Every day in the stock market is a battleground. Battles within company management, between hedge funds and between analysts can violently swing stocks up and down independent of how the broader market trades.
For example, take GulfMark Offshore (GLF - Get Report), which provides offshore marine services to oil and natural gas companies. Following its strong earnings report on Wednesday, the company received both an analyst upgrade and downgrade.
On Thursday, Capital One Southcoast raised its price target on GulfMark to $63 from $62 a share but downgraded shares of the company from buy to hold.

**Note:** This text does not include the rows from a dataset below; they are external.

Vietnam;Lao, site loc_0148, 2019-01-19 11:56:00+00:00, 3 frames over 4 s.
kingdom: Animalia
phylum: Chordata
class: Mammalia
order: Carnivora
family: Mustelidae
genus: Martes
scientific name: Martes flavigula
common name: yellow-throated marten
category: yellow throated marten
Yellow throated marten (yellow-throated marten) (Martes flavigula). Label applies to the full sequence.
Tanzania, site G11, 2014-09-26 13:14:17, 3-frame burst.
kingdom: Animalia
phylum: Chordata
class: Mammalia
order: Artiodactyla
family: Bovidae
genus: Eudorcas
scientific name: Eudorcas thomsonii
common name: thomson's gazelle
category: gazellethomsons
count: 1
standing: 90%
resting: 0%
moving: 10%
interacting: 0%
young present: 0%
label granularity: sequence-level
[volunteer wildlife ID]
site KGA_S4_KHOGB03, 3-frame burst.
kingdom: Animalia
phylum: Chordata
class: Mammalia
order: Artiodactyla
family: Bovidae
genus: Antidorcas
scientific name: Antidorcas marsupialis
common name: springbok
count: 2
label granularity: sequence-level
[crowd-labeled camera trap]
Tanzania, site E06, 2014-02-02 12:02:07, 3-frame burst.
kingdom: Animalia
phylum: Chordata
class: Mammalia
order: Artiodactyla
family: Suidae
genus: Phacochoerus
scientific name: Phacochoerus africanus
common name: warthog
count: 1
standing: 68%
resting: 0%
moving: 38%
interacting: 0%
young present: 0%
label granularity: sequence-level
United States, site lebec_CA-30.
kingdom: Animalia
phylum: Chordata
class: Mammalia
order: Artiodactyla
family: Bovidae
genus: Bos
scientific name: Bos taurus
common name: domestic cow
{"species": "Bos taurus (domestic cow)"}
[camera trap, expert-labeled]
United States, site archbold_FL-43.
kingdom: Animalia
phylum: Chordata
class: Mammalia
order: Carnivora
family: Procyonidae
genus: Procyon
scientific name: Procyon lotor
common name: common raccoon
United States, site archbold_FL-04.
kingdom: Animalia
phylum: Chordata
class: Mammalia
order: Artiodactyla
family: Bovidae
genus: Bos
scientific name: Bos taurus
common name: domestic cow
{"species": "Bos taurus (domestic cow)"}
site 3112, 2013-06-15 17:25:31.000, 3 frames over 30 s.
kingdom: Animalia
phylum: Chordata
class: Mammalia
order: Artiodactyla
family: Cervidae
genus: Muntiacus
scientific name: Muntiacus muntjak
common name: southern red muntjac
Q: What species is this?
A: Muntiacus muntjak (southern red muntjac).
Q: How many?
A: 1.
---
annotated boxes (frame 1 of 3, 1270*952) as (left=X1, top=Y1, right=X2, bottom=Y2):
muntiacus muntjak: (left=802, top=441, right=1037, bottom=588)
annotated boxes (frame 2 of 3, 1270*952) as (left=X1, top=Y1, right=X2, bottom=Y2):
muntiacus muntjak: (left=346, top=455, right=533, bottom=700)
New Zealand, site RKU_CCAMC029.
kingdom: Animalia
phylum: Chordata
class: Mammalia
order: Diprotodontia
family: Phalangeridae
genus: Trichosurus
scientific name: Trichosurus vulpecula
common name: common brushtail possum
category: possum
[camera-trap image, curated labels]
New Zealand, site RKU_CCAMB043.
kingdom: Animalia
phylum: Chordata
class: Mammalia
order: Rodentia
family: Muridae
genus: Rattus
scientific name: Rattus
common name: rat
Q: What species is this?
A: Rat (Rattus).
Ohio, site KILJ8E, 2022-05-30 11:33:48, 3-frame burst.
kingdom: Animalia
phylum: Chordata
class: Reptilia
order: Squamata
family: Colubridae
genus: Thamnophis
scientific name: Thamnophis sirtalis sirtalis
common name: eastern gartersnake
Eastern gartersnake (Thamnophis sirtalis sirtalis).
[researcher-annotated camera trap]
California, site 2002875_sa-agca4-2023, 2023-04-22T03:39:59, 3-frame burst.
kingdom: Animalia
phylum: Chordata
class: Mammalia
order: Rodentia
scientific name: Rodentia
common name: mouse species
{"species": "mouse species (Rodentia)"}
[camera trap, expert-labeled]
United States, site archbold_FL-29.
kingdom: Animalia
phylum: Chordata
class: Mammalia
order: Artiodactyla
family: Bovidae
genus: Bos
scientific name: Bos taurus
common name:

Meanwhile, Jefferies raised its price target to $69 from $59 and increased its earnings-per-share outlook for the year to $5.87 from $4.86. Jefferies called the shares "undervalued," noting "continued strength in the global market and the massive demand growth potential in Brazil." It also cited "prospects for further improvements in day rates" as a catalyst to drive shares higher.So who is right? Looking back over the conference call, it seems as if Capital One raised several nonissues of concern about GulfMark's ability to get ships built and delivered in a timely manner. This problem is not specific to GulfMark; it applies to the company's competitors, too. In fact, the lack of available ships gives GulfMark pricing power, which is the main driver for its current growth. Also, raising day rates by 60%-plus in Southeast Asia is more accretive to GulfMark's bottom line. The Jefferies upgrade on GulfMark makes much more sense. Jefferies highlighted the main takeaway from GulfMark's first-quarter conference call: the potential growth in Brazil via contracts with Petrobras (PBR - Get Report). This growth has the potential to double earnings in the next few years.